The main lecturer for the subject was Mahdi Disfani, as he covered the geotechnical component, which accounts for the first 6-7 weeks of the 12-week course. This was his first time teaching the subject (and first semester at the UoM), and though he is a good guy he wasnt a great lecturer for this subject. However, I dont think this is really his fault, as his lecturing style was fine and he does seem to know his stuff. The main issue is that the teaching materials and content were completely unchanged from previous years, which meant that Mahdi was using someone elses slides. This led to times when he didnt fully explain everything on the slides, skipped over stuff, or sometimes spent too much time emphasising things that werent of particularly relevant to the assessment or objectives of the subject. I managed to track down last years lecture recordings, where the subjects coordinator, Guillermo Narsilio, was the lecture. These lectures seemed far more comprehensive and a lot more consistent with what was on the slides.
So to fix this, I hope Mahdi if he is going to continue to be the lecturer for this subject builds his own slides, or at least revises the current ones in such a way to better shape them for his style of lecturing.

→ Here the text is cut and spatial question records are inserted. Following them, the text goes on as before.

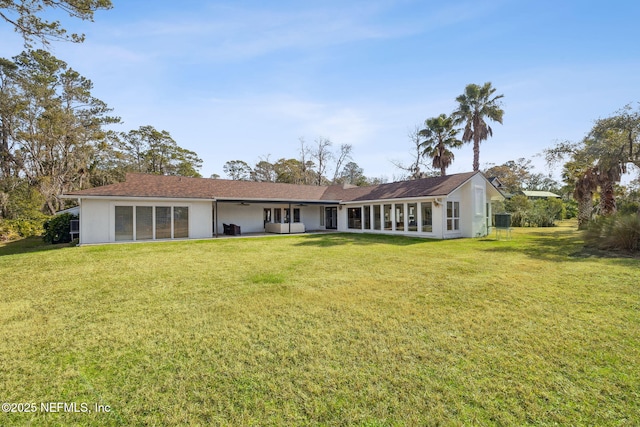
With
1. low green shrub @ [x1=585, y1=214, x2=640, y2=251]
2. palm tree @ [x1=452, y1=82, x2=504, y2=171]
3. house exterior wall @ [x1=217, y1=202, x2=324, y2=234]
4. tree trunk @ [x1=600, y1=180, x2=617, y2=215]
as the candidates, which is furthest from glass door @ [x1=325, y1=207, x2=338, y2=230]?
tree trunk @ [x1=600, y1=180, x2=617, y2=215]

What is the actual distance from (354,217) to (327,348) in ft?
56.3

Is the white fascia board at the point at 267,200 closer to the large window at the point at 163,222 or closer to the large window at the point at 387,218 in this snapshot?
the large window at the point at 163,222

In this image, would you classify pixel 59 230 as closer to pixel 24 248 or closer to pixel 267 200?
pixel 24 248

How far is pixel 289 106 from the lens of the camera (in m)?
16.5

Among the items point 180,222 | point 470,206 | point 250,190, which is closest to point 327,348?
point 180,222

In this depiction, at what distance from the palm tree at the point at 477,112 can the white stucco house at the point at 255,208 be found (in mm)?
6976

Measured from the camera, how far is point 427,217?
16.2 m

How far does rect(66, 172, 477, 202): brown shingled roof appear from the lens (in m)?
14.8

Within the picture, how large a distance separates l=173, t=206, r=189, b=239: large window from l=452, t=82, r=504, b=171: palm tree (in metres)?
21.1

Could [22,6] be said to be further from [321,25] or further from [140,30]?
[321,25]

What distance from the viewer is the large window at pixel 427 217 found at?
16109 millimetres

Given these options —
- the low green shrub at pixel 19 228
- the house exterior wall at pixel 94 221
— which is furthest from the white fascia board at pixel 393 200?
the low green shrub at pixel 19 228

Most students will know the other lecturers from other subjects. Cliff Ogelby will be familiar to anyone who did either Mapping Environments or Surveying and Mapping (see my
review for the latter here), and his slides and approach is essentially unchanged from those subjects, though the scope is obviously far narrower. Massoud Sofi, who runs through the AS1170 standards for wind loading and earthquake loading, is one of the staff for the Structural Theory and Design subjects (reviews for those
here and
here) and High Rise (review for that upcoming).
Overall, the lectures are fine, but never anything to write home about. Despite being dull at times (there is a lecture literally titled boring, for instance), they are generally adequate at teaching the content, but they never reach that level of wow, that was a really good lecture.